TRECHO DO TEXTO:
● ● ● ● ● ● ●
As heresias que apareceram foram o gnosticismo, o grupo herege dos cerintianos, os nazarenos, os milenaristas (esses estavam em diversos grupos), a heresia de Marcião e o Montanismo. O milênio era aceito por muitos padres da Igreja, mas sempre como doutrina teológica válida e não como dogma. Até hoje há cristãos católicos que pregam o milênio.

Nas primeiras décadas do segundo século, nasceu Marcião. Foi um cristão que tornou-se monge, depois presbítero. Consta que era fervoroso. Mais tarde, começou a pregar uma doutrina estranha na Ásia, e depois em Roma. A Igreja de Roma o condenou e expulsou da cidade no ano de 144.

Sua doutrina consistia em ressaltar a redenção. No entanto, ele criou dois deuses, um do Antigo Testamento e outro do Novo, e negou os evangelhos sinóticos, aceitando apenas o de João, e somente os escritos de São Paulo apóstolo. É claro que tal ensino não pertencia ao patrimônio cristão deixado por Jesus e pelos Doze, e Marcião estava inovando. Dessa forma, deixou a Igreja Católica, e sem intenção começou a Igreja Marcionita, que durou até o sexto século.

Na segunda metade do século II, Montano, cristão da Frígia, inicia um movimento de reforma da Igreja. Certamente, para ele a hierarquia não agradava mais, assim como a moral mais caridosa e compreensiva da Igreja. Com isso, os montanistas foram distanciando-se da Igreja Católica, apesar de sua doutrina não ser essencialmente diferente, e formaram uma igreja à parte, condenada pelos papas do final do século II e início do III. Os escritos de Montano não foram preservados, e no século VII, ao que parece, o movimento recebeu sua última condenação.

Alguns poderiam pensar que o Montanismo, por ser mais radical, e estava disposto a voltar às origens, embora a Igreja Católica fosse ainda tão jovem, pois o movimento ganhava forma em seu meio pelos anos 170 em diante, relativamente pouco tempo após o período dos apóstolos, fosse a verdadeira continuação da Igreja.
● ● ● ● ● ● ●
TAREFAS:
**A)** Liste todas as heresias citadas na primeira frase do trecho sobre as heresias antigas.
**B)** Copie do trecho sobre as heresias a parte que vai de "Na segunda metade" até "sua última condenação.".

DADOS FORNECIDOS:
● ● ● ● ● ● ●
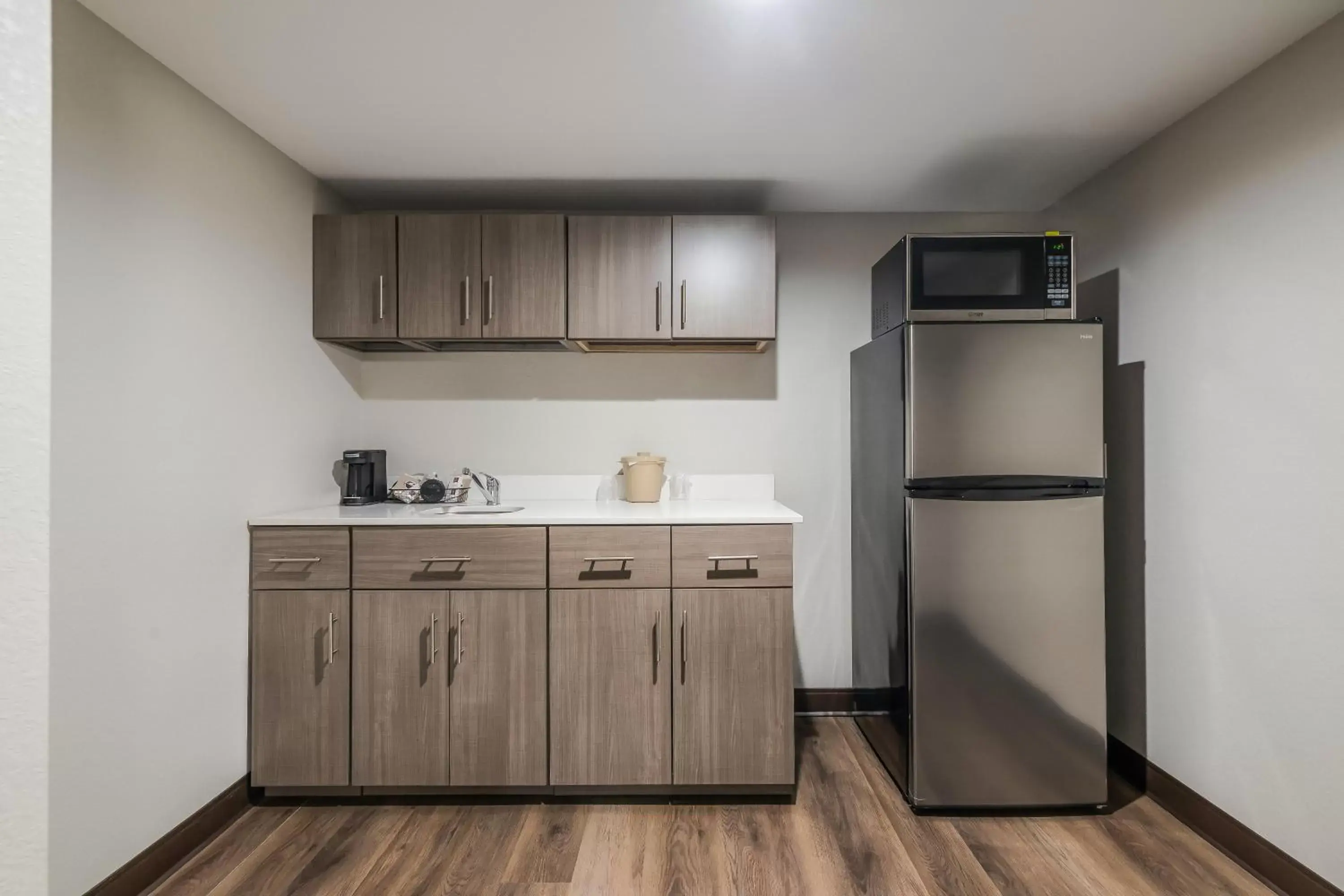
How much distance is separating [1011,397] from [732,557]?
● ● ● ● ● ● ●
RESPOSTAS EM ORDEM:
**A)**
- gnosticismo
- cerintianos
- nazarenos
- milenaristas
- heresia de Marcião
- Montanismo

**B)**
Na segunda metade do século II, Montano, cristão da Frígia, inicia um movimento de reforma da Igreja. Certamente, para ele a hierarquia não agradava mais, assim como a moral mais caridosa e compreensiva da Igreja. Com isso, os montanistas foram distanciando-se da Igreja Católica, apesar de sua doutrina não ser essencialmente diferente, e formaram uma igreja à parte, condenada pelos papas do final do século II e início do III. Os escritos de Montano não foram preservados, e no século VII, ao que parece, o movimento recebeu sua última condenação.